▸ WHAT TO WORK ON
The line containing "Both the left-most" opens the span to copy, and the last line of the records below closes it. Write out that span exactly.

───── DATA FOR PROCESSING ─────

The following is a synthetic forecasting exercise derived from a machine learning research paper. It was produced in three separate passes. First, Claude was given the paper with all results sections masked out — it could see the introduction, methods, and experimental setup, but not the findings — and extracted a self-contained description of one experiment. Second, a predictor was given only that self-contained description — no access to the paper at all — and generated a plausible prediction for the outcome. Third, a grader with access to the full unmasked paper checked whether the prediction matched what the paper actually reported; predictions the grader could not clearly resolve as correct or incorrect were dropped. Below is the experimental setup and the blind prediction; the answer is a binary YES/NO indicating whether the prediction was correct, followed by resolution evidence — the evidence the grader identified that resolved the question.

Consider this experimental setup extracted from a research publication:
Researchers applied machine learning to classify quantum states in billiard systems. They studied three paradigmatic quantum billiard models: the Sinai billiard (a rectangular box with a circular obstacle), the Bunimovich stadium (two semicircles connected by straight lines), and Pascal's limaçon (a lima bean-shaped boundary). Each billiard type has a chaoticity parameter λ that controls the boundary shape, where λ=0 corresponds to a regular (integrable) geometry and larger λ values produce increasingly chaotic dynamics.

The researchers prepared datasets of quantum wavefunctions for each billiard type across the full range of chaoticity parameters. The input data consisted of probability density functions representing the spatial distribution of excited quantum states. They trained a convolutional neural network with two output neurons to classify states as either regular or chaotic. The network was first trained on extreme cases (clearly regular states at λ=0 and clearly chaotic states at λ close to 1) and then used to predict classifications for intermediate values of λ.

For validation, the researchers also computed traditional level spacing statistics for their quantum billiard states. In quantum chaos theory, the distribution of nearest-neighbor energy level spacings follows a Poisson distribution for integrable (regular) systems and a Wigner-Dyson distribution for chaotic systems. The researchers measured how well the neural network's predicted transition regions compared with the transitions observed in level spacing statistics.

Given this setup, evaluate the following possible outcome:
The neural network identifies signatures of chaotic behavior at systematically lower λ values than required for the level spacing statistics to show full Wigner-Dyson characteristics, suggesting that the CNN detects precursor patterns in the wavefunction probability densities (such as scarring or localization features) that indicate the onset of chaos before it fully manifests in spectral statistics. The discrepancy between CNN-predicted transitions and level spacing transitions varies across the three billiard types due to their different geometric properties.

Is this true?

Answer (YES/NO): NO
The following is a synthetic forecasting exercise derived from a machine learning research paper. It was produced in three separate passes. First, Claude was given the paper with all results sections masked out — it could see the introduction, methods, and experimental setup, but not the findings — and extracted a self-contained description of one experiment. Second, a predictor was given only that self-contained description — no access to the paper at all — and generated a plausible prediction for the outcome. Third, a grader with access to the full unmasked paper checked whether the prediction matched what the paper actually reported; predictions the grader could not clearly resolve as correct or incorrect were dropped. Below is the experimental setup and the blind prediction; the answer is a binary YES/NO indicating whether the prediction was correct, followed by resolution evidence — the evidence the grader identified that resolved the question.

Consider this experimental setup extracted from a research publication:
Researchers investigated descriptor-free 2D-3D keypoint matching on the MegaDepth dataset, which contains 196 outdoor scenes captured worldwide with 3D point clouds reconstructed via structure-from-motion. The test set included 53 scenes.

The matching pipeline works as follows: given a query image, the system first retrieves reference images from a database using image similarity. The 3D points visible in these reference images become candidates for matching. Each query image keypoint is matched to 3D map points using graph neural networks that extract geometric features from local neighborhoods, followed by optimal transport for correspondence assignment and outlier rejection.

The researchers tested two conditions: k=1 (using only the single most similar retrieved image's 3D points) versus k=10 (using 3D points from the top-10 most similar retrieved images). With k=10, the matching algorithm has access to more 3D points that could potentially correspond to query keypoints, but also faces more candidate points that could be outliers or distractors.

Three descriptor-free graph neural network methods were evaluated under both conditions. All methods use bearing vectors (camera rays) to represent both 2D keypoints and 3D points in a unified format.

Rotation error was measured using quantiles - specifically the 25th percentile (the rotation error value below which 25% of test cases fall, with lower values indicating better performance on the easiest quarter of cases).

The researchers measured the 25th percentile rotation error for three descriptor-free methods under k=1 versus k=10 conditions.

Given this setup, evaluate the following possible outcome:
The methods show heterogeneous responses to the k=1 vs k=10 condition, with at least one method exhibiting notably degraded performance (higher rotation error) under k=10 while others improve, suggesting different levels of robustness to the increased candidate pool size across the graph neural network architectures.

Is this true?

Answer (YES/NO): NO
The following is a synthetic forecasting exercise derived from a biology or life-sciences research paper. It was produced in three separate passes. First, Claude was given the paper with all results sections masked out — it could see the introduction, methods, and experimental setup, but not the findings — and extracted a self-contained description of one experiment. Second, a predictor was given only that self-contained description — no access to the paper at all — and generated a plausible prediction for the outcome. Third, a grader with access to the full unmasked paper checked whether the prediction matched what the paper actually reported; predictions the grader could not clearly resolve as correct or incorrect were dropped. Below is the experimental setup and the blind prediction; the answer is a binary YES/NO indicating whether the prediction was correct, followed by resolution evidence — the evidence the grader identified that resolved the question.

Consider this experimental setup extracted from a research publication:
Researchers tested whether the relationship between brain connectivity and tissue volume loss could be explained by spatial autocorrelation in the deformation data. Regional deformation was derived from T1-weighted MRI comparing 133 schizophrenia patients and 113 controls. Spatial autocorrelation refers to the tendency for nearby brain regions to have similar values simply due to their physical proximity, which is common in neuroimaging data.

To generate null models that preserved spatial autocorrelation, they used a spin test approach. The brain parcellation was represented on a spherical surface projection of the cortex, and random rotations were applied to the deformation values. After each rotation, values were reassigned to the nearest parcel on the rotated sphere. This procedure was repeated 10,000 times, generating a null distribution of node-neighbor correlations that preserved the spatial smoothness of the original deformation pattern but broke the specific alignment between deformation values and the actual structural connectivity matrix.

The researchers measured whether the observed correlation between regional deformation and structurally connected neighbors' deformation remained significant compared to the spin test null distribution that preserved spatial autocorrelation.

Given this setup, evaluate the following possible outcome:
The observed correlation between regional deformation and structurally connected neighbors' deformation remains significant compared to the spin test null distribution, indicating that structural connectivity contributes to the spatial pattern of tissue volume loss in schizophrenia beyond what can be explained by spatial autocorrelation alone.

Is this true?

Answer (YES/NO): YES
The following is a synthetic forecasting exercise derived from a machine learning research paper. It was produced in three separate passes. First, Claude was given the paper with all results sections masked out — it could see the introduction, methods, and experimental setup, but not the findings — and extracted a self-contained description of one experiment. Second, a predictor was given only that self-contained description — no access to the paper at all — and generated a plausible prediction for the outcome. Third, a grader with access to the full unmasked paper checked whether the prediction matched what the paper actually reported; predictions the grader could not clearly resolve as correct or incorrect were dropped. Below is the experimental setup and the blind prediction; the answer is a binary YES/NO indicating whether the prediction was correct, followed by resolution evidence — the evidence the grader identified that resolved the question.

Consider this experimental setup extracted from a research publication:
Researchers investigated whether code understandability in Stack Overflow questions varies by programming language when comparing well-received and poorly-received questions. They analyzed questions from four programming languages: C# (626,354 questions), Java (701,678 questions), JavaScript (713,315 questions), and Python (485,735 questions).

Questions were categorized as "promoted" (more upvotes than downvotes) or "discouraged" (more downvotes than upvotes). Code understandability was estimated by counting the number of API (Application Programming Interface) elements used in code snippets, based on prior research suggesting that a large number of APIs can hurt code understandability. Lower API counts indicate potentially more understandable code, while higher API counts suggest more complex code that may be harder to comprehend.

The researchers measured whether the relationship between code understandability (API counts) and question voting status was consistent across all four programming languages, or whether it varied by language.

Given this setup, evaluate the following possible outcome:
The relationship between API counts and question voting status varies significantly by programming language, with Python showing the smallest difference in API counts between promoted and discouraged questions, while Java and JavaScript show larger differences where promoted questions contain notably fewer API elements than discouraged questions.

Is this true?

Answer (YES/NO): NO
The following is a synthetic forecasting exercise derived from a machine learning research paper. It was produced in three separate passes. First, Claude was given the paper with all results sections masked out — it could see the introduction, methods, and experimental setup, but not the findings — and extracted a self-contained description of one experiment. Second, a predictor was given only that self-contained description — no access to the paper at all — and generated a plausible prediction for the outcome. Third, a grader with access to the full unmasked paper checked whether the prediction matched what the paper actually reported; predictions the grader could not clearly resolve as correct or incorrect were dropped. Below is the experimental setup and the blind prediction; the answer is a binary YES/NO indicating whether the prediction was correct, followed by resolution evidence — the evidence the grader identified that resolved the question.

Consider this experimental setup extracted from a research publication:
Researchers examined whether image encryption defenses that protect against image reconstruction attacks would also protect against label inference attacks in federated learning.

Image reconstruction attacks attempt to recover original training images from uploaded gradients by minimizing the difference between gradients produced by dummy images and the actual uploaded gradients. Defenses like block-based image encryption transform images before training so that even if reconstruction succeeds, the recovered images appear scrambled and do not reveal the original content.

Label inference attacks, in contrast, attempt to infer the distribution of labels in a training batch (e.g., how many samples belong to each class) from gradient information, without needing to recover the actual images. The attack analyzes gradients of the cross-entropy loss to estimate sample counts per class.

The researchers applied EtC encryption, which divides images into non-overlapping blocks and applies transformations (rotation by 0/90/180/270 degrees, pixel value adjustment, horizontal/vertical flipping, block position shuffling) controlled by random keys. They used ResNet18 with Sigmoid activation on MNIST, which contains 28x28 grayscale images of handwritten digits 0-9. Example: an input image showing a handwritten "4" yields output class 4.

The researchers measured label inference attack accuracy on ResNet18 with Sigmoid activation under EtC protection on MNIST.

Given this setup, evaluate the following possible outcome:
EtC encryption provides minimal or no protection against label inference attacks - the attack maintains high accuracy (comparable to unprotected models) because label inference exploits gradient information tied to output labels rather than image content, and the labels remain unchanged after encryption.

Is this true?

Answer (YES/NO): YES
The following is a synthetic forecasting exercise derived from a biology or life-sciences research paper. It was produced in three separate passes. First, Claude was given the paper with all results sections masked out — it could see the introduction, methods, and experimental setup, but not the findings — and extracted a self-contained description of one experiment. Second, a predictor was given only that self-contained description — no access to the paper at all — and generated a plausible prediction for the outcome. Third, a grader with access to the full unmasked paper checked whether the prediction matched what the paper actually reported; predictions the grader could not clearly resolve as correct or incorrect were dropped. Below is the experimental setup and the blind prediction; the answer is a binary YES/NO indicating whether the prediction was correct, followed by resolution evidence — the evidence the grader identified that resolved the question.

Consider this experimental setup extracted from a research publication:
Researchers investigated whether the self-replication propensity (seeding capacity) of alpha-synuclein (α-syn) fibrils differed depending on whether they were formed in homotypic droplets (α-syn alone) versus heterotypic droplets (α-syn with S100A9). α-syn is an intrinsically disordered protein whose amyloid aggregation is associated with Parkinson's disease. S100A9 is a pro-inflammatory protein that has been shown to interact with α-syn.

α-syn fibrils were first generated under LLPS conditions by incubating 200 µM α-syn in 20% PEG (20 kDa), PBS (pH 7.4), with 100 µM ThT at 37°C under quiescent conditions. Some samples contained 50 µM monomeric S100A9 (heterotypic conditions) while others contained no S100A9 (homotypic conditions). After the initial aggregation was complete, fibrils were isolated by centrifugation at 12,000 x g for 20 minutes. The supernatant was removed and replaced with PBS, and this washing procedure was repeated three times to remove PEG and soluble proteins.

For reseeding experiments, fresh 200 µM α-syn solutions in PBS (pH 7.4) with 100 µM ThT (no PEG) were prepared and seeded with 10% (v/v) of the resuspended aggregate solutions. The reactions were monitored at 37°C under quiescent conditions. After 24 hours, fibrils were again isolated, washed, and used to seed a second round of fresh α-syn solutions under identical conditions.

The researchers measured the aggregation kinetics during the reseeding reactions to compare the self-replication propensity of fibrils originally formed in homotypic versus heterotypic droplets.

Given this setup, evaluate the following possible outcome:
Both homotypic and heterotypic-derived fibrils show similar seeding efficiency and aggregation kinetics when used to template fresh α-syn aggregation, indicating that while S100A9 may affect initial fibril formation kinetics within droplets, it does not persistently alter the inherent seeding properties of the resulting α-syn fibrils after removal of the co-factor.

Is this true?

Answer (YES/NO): NO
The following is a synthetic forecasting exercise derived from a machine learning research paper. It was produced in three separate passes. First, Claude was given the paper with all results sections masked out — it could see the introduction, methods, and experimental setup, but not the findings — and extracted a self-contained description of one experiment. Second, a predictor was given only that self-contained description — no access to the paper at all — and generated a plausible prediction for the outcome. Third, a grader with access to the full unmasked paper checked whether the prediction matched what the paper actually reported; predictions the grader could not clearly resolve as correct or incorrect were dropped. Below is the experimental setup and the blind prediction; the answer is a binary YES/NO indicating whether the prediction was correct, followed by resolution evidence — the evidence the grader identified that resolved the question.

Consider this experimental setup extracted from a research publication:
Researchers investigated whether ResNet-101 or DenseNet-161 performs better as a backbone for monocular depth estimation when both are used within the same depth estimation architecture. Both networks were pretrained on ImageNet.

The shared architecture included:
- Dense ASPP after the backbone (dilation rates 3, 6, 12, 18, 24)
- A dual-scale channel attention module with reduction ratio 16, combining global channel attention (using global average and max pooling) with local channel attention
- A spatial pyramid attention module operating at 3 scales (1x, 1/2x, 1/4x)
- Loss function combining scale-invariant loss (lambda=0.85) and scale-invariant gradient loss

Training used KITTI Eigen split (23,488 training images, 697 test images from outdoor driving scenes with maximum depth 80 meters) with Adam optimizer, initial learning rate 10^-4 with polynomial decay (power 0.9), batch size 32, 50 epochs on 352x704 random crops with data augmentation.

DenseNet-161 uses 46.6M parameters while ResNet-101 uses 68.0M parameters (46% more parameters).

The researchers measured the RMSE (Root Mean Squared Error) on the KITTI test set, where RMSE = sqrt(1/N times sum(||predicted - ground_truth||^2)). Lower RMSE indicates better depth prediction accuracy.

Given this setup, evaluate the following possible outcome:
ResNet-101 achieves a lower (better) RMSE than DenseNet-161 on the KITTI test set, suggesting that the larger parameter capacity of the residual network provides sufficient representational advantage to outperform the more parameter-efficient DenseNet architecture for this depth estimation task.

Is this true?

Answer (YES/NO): YES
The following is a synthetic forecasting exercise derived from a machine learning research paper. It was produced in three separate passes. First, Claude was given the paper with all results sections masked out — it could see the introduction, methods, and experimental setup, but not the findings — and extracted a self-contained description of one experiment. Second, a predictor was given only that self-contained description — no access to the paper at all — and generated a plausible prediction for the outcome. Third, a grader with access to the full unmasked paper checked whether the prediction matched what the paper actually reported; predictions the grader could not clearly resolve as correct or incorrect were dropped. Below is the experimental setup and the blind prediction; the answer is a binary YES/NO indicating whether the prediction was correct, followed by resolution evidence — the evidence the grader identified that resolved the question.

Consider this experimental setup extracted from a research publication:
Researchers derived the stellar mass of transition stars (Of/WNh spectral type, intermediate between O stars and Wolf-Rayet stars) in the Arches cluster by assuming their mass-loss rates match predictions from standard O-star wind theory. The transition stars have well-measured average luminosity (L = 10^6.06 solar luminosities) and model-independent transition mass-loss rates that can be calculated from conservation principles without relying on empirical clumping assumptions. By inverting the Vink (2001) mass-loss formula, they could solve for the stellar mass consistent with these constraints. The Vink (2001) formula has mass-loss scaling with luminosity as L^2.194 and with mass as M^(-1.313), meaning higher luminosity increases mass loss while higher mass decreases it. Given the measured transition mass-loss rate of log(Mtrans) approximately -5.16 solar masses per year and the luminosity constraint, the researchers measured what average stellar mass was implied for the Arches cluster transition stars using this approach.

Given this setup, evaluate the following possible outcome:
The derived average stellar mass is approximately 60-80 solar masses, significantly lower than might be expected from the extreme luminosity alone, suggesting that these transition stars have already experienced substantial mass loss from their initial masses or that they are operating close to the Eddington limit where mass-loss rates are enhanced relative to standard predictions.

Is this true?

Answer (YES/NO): YES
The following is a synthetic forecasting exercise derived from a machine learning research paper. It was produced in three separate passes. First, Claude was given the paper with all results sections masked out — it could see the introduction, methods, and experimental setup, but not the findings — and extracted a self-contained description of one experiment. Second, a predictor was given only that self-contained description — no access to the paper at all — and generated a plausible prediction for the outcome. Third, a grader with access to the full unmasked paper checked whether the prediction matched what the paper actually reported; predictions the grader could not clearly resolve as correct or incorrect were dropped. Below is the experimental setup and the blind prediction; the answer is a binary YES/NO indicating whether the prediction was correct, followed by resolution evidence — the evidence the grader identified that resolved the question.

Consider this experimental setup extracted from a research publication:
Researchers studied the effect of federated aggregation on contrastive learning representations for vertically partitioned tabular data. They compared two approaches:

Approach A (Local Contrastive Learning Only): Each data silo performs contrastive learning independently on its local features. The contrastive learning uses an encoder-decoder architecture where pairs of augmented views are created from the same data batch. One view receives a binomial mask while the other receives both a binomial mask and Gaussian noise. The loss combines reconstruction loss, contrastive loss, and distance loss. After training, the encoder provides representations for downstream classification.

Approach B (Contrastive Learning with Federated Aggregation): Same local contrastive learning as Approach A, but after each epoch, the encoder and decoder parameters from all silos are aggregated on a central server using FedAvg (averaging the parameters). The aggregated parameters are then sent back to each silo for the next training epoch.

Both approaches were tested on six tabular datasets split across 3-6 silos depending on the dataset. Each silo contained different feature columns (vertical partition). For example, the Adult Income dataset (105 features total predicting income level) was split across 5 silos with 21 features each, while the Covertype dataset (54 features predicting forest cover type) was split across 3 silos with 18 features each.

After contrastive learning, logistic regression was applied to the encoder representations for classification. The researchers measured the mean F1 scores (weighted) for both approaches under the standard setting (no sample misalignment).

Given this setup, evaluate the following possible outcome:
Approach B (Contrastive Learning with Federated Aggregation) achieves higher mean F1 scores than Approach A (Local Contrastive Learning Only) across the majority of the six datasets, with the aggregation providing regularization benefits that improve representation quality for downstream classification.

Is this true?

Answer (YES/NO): YES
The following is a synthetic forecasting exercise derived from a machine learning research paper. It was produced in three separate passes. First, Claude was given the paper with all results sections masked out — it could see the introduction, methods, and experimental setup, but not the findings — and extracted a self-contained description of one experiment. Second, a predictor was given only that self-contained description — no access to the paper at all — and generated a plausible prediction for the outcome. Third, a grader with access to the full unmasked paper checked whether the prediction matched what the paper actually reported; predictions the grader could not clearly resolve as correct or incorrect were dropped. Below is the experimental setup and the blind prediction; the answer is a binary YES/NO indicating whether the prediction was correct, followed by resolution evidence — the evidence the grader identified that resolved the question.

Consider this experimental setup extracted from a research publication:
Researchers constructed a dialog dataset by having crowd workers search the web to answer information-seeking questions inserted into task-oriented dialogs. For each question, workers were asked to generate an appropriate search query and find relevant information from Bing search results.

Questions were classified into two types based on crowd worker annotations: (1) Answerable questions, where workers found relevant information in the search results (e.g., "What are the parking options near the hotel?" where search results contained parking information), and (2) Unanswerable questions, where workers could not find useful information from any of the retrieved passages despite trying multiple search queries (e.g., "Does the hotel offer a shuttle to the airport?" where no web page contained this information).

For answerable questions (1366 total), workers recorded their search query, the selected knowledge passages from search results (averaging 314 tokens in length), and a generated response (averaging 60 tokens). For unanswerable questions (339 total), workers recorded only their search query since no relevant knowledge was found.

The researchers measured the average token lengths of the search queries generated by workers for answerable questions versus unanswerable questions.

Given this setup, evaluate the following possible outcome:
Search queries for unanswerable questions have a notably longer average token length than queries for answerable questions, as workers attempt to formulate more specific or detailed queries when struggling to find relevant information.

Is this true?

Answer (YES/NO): NO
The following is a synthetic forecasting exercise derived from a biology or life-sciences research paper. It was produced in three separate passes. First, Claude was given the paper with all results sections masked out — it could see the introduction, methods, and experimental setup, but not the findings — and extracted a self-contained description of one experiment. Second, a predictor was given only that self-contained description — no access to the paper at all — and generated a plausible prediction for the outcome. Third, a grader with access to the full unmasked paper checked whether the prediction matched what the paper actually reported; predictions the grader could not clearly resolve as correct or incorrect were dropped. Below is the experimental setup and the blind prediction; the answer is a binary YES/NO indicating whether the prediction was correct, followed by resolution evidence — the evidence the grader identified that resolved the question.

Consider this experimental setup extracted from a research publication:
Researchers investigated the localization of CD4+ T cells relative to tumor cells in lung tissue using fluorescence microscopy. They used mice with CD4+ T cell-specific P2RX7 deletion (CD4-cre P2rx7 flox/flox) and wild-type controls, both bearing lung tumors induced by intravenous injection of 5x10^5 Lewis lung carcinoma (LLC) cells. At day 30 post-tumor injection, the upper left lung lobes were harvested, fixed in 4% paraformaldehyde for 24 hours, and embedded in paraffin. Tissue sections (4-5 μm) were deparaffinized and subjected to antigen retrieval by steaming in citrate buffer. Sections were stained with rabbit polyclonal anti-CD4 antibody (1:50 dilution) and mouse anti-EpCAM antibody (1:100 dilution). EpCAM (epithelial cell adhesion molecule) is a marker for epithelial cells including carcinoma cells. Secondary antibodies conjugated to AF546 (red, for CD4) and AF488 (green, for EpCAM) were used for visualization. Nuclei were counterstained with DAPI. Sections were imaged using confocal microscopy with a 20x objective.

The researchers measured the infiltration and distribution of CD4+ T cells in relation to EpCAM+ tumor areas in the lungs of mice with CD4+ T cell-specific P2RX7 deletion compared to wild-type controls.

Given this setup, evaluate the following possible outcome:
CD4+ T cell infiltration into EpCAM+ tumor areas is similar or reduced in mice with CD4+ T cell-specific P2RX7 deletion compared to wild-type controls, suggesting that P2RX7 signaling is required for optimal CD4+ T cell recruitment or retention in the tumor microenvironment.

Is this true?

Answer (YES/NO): NO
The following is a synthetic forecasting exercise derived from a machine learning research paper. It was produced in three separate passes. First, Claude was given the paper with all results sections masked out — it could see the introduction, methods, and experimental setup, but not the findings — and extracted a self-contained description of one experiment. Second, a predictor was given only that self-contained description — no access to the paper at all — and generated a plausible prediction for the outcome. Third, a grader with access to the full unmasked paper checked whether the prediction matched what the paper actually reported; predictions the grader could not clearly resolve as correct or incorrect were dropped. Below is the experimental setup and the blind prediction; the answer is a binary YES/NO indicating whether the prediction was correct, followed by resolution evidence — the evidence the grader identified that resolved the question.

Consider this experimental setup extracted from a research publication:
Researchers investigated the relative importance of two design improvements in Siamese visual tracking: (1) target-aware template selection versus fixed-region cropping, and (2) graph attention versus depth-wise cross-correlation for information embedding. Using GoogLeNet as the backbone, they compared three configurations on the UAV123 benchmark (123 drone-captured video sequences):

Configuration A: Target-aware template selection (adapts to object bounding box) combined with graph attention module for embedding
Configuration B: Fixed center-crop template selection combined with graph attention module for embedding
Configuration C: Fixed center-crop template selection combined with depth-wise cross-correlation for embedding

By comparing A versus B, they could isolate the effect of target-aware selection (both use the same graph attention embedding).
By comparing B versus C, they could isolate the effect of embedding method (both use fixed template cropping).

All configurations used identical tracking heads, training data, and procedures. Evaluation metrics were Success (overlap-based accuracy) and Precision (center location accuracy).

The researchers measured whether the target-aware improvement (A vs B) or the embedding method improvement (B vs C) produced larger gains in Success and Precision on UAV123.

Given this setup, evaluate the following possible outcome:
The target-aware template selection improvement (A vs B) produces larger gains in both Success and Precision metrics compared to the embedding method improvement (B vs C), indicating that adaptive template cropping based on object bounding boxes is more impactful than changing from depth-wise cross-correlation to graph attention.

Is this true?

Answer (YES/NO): YES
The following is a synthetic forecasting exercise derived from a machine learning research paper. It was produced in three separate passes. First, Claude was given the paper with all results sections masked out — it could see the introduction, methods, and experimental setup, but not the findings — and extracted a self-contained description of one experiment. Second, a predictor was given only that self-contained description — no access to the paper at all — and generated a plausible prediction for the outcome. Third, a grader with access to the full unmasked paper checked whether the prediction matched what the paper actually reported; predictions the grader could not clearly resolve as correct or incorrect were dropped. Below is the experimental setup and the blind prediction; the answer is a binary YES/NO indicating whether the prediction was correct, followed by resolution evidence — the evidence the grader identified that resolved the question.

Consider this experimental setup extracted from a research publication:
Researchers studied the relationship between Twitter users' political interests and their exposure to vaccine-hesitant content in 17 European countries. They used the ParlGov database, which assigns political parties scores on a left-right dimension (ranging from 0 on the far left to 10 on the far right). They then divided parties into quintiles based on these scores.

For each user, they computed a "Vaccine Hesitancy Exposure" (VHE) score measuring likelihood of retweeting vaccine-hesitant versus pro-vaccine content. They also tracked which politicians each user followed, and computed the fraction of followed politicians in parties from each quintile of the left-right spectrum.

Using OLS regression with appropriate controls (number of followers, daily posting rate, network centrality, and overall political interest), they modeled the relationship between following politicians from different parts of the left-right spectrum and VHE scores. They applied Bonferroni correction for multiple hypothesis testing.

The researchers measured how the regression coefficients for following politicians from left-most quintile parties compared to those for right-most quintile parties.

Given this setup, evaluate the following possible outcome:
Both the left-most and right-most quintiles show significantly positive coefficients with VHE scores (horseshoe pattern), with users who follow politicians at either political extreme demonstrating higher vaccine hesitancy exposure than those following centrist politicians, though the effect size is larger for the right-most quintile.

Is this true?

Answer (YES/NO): NO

─────

▸ ANSWER TO THIS PROBLEM
Both the left-most and right-most quintiles show significantly positive coefficients with VHE scores (horseshoe pattern), with users who follow politicians at either political extreme demonstrating higher vaccine hesitancy exposure than those following centrist politicians, though the effect size is larger for the right-most quintile.

Is this true?

Answer (YES/NO): NO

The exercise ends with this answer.